Requirement:
Format every line of the material below as a JSON list of strings, one string per line, leaving out blank lines.

Provided records:
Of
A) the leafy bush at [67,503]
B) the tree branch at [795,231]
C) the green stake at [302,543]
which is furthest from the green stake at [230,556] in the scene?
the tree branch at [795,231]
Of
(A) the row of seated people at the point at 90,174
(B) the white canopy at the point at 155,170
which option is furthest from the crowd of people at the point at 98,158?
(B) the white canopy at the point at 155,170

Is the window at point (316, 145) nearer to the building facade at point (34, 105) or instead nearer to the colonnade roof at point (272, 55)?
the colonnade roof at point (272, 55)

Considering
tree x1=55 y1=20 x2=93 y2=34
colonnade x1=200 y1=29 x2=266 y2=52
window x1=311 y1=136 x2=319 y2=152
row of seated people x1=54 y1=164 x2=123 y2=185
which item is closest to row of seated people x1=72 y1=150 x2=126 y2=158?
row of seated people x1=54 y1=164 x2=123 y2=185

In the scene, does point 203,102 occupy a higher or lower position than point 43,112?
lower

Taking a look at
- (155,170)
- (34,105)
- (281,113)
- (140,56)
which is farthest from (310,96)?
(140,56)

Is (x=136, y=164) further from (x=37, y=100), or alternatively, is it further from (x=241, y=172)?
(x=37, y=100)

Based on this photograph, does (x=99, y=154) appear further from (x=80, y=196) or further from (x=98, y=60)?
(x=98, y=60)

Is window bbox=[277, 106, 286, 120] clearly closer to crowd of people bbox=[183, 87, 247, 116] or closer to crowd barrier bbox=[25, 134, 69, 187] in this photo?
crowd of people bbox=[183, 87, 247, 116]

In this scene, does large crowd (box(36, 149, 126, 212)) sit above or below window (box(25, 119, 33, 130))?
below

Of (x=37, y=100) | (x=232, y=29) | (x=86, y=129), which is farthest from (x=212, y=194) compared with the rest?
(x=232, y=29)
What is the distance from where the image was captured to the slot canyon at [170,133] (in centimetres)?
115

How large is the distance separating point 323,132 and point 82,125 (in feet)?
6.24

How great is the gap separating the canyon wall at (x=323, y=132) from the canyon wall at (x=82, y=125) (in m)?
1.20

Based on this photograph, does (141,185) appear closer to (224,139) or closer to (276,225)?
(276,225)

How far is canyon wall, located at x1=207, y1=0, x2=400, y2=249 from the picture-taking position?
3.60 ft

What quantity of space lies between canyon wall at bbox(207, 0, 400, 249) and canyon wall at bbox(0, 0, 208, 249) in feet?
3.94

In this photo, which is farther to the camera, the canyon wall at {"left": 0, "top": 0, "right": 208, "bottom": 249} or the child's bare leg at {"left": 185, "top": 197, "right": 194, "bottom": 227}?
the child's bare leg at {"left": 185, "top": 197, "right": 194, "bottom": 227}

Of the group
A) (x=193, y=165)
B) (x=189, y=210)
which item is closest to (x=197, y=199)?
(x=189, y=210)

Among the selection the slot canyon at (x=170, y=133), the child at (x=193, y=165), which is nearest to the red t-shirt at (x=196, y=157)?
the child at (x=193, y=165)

The response:
[
  "Of",
  "A) the leafy bush at [67,503]",
  "B) the tree branch at [795,231]",
  "C) the green stake at [302,543]",
  "which is furthest from the green stake at [230,556] in the scene?",
  "the tree branch at [795,231]",
  "Of",
  "(A) the row of seated people at the point at 90,174",
  "(B) the white canopy at the point at 155,170",
  "which option is furthest from the crowd of people at the point at 98,158?",
  "(B) the white canopy at the point at 155,170",
  "Is the window at point (316, 145) nearer to the building facade at point (34, 105) or instead nearer to the colonnade roof at point (272, 55)?",
  "the colonnade roof at point (272, 55)",
  "Considering",
  "tree x1=55 y1=20 x2=93 y2=34",
  "colonnade x1=200 y1=29 x2=266 y2=52",
  "window x1=311 y1=136 x2=319 y2=152",
  "row of seated people x1=54 y1=164 x2=123 y2=185",
  "which item is closest to row of seated people x1=72 y1=150 x2=126 y2=158?",
  "row of seated people x1=54 y1=164 x2=123 y2=185",
  "In the scene, does point 203,102 occupy a higher or lower position than point 43,112?",
  "lower",
  "Taking a look at",
  "- (155,170)",
  "- (34,105)",
  "- (281,113)",
  "- (140,56)",
  "which is farthest from (310,96)?",
  "(140,56)",
  "Is (x=136, y=164) further from (x=37, y=100), or alternatively, is it further from (x=241, y=172)?",
  "(x=37, y=100)",
  "Based on this photograph, does (x=99, y=154) appear further from (x=80, y=196) or further from (x=98, y=60)?",
  "(x=98, y=60)",
  "Is window bbox=[277, 106, 286, 120] clearly closer to crowd of people bbox=[183, 87, 247, 116] or closer to crowd barrier bbox=[25, 134, 69, 187] in this photo?",
  "crowd of people bbox=[183, 87, 247, 116]",
  "In this scene, does large crowd (box(36, 149, 126, 212)) sit above or below window (box(25, 119, 33, 130))?",
  "below",
  "Of (x=37, y=100) | (x=232, y=29) | (x=86, y=129), which is farthest from (x=212, y=194) compared with the rest?",
  "(x=232, y=29)",
  "What is the distance from where the image was captured to the slot canyon at [170,133] (in centimetres)?",
  "115",
  "How large is the distance separating point 323,132 and point 82,125 (in feet)?",
  "6.24",
  "How great is the gap separating the canyon wall at (x=323, y=132) from the canyon wall at (x=82, y=125) (in m)?",
  "1.20",
  "Based on this photograph, does (141,185) appear closer to (224,139) or closer to (276,225)?",
  "(276,225)",
  "How far is canyon wall, located at x1=207, y1=0, x2=400, y2=249 from the picture-taking position?",
  "3.60 ft",
  "What quantity of space lies between canyon wall at bbox(207, 0, 400, 249) and canyon wall at bbox(0, 0, 208, 249) in feet?",
  "3.94",
  "In this photo, which is farther to the camera, the canyon wall at {\"left\": 0, \"top\": 0, \"right\": 208, \"bottom\": 249} or the child's bare leg at {\"left\": 185, \"top\": 197, \"right\": 194, \"bottom\": 227}?",
  "the child's bare leg at {\"left\": 185, \"top\": 197, \"right\": 194, \"bottom\": 227}",
  "Of the group",
  "A) (x=193, y=165)",
  "B) (x=189, y=210)",
  "which item is closest to (x=197, y=199)?",
  "(x=189, y=210)",
  "Among the selection the slot canyon at (x=170, y=133), the child at (x=193, y=165), which is nearest to the red t-shirt at (x=196, y=157)?",
  "the child at (x=193, y=165)"
]